We cannot afford to continue killing little girls because of Boko Haram, the government must find out where these children are being kept and save them before they are sent to their deaths.


On Friday, November 11, 2016, three young girls between the ages of 12 and 15 were shot and killed by soldiers, but nobody cared, because they were suicide bombers.

Boko Haram has been using young girls as suicide bombers for a while; one of such attacks was recorded on Tuesday, June 23, 2015, when a 12-year-old girl blew herself up in Yobe state killing 10 people and injuring 30 others.
“The girl that detonated the bomb was a very small girl of about 12 years. We counted 10 dead and over 30 injured,” a driver, Mallam Usaini Jibril said of the attack.
About a month later, a 10-year-old girl also blew herself up in Yobe killing 50 people on a prayer ground.
In response to that attack, army spokesperson, Sani Usman said:
“No amount of terrorist act will deter our resolve to stamp out terrorism and insurgency.”
Like Usman, most people have no sympathy for the young girls; instead they lump them together with the terrorists, regardless of the fact that the girls were probably forced to carry out the bombings.
Many have wondered how Boko Haram chooses the girls it uses, and in 2014, 13-year-old would-be bomber, Zaharau Babangida gave some insight into the trend.

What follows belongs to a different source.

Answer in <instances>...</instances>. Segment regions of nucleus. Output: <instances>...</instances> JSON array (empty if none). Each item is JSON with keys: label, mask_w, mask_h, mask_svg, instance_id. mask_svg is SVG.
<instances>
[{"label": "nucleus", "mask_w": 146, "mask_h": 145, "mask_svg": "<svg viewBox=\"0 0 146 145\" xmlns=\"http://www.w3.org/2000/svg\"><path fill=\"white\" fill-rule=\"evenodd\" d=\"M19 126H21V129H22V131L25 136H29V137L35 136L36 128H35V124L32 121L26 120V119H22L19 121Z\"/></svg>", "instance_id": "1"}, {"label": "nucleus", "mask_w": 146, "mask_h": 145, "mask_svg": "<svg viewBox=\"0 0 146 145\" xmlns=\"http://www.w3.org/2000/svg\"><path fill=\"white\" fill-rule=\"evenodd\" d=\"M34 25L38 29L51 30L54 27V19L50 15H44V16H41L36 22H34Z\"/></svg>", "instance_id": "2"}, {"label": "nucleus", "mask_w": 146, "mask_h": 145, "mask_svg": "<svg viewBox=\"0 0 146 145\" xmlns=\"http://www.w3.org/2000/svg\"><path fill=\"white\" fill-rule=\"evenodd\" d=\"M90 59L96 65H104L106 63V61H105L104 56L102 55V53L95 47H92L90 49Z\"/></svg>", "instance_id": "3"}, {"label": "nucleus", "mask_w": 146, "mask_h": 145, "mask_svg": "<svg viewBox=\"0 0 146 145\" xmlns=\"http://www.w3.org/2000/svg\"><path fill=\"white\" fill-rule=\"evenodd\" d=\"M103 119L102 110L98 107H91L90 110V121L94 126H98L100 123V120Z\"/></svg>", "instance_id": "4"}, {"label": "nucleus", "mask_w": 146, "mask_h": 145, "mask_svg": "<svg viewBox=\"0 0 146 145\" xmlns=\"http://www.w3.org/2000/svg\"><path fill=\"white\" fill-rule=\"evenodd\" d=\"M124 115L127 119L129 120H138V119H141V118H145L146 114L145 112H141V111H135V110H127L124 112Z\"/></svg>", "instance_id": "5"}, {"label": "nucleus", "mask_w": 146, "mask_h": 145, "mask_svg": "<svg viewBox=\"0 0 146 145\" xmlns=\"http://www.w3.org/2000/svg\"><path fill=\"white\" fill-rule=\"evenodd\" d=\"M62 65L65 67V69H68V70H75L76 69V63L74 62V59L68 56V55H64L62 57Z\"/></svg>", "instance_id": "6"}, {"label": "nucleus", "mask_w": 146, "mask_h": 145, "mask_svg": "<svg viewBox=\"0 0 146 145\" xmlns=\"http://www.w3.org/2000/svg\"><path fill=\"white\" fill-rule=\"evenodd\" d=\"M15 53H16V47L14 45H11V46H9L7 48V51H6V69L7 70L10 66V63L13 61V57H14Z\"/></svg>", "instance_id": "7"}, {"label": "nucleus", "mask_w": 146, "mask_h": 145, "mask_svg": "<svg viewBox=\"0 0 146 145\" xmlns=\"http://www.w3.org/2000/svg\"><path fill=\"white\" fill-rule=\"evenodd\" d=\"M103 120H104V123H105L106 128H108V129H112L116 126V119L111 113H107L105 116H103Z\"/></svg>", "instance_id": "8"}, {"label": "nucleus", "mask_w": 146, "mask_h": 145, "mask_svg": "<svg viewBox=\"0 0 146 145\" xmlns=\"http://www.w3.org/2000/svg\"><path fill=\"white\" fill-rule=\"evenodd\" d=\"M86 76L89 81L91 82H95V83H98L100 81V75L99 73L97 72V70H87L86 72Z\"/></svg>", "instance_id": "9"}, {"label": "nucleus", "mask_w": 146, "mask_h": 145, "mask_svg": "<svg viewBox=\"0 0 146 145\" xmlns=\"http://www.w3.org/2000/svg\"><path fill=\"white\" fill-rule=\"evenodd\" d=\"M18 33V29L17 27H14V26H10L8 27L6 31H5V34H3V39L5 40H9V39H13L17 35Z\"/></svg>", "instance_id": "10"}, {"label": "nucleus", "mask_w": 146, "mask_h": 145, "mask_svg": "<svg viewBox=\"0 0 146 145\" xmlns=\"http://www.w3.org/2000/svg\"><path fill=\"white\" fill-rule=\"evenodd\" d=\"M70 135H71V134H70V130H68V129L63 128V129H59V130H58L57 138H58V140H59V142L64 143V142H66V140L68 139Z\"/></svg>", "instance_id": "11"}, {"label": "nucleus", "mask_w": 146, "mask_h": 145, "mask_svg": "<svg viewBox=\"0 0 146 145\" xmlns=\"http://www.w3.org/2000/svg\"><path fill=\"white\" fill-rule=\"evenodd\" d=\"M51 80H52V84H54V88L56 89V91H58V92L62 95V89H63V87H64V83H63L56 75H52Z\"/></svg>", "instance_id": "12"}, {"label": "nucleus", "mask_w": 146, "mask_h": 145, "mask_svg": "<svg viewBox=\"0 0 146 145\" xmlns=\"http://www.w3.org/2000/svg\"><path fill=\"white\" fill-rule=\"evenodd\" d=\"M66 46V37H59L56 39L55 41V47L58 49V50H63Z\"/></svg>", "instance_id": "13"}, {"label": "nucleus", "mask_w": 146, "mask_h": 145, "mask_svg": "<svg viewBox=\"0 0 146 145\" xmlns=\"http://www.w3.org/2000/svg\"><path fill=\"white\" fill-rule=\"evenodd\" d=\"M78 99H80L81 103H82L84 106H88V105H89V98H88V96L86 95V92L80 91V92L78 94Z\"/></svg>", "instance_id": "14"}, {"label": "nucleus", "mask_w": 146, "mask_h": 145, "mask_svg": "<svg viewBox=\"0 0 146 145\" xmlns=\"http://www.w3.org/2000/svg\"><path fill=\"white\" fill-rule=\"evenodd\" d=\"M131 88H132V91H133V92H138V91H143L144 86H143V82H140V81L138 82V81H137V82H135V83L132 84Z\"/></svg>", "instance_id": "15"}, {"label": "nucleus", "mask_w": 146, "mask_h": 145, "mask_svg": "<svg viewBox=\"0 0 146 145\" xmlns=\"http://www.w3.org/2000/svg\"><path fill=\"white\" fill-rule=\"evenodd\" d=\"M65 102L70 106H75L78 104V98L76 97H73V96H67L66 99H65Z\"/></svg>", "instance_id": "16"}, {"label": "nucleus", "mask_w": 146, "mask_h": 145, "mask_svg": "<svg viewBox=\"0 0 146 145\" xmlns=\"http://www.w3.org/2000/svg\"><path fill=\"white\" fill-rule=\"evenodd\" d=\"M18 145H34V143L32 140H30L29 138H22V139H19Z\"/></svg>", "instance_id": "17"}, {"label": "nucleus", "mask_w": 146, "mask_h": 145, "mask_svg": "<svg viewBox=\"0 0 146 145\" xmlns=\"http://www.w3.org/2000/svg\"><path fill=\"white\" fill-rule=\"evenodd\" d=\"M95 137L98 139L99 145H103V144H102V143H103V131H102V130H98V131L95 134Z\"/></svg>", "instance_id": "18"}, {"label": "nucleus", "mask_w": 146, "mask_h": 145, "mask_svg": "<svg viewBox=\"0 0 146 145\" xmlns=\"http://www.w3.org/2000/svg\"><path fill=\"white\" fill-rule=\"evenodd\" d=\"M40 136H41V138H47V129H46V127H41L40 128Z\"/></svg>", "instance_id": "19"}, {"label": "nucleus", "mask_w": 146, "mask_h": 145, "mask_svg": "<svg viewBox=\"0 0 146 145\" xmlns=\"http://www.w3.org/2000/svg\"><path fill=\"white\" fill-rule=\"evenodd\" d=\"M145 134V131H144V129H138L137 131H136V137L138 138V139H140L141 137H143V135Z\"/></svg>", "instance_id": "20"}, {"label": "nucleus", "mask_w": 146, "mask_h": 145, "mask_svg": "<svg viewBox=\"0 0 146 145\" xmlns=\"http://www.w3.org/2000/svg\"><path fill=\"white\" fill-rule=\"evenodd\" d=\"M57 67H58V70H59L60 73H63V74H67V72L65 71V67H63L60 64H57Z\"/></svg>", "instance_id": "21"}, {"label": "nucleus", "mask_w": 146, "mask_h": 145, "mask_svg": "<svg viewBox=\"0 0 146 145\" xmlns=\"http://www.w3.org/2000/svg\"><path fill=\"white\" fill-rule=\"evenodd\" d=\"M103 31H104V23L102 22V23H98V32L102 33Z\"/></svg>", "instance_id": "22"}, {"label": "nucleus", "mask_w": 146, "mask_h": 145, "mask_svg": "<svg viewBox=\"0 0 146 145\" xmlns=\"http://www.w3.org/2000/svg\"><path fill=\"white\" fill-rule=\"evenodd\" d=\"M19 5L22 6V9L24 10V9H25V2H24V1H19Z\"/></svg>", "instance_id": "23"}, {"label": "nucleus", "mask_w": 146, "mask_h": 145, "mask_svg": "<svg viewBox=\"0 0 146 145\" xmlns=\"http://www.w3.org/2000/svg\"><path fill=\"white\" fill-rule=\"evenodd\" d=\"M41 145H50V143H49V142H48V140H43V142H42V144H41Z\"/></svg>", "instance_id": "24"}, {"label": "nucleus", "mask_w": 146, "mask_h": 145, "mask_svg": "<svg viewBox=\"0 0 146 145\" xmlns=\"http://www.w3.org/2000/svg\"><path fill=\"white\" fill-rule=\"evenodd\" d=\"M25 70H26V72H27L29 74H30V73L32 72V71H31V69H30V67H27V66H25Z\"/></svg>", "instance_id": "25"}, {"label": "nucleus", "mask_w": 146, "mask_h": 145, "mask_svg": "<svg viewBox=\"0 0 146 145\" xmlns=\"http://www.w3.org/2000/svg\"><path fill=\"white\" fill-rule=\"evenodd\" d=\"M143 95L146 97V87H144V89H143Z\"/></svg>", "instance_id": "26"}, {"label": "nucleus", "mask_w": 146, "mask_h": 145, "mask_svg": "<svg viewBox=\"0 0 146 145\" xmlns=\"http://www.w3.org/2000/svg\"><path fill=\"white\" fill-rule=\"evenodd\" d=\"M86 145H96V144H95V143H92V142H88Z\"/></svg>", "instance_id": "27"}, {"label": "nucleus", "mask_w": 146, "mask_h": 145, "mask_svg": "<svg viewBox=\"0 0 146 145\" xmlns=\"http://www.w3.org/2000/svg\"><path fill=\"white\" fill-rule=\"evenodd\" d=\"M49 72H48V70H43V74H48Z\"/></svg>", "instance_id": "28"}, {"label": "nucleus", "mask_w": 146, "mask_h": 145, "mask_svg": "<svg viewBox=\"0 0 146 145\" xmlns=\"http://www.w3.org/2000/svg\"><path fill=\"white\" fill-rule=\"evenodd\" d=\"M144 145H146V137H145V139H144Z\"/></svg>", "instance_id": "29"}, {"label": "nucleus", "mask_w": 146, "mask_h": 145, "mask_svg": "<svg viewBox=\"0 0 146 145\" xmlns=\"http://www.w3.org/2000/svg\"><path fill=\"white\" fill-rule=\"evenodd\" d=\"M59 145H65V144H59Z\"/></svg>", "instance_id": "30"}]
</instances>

Zaharau was arrested in December 2014 after a bombing in Kano State and she revealed that she was handed to the terrorists by her family.
“My father said I should first go to heaven and he would join me later. I was so disturbed and decided to do what they asked me to do. It even went to the extent that they told us that if we refused to take part in that operation they would kill us or they would bury us alive,” she said.
So basically, our soldiers are killing young girls who are very likely to be victims themselves, and that is just sad.
The soldiers can’t be blamed of course, they have a duty to protect Nigerians and that’s a duty they must fulfill. But who’s going to protect the little girls? Who’s going to protect the daughters and sisters who are being lost to a war they were forced to fight?
The Nigerian government has made giant strides in the war against terrorism, and Boko Haram is steadily becoming a thing of the past, but there’s more to be done.
We cannot afford to continue killing little girls because of Boko Haram, the government must find out where these children are being kept and save them before they are sent to their deaths.
This is easier said than done of course, but it should be much harder for us to imagine a world where we just kill children, and feel nothing.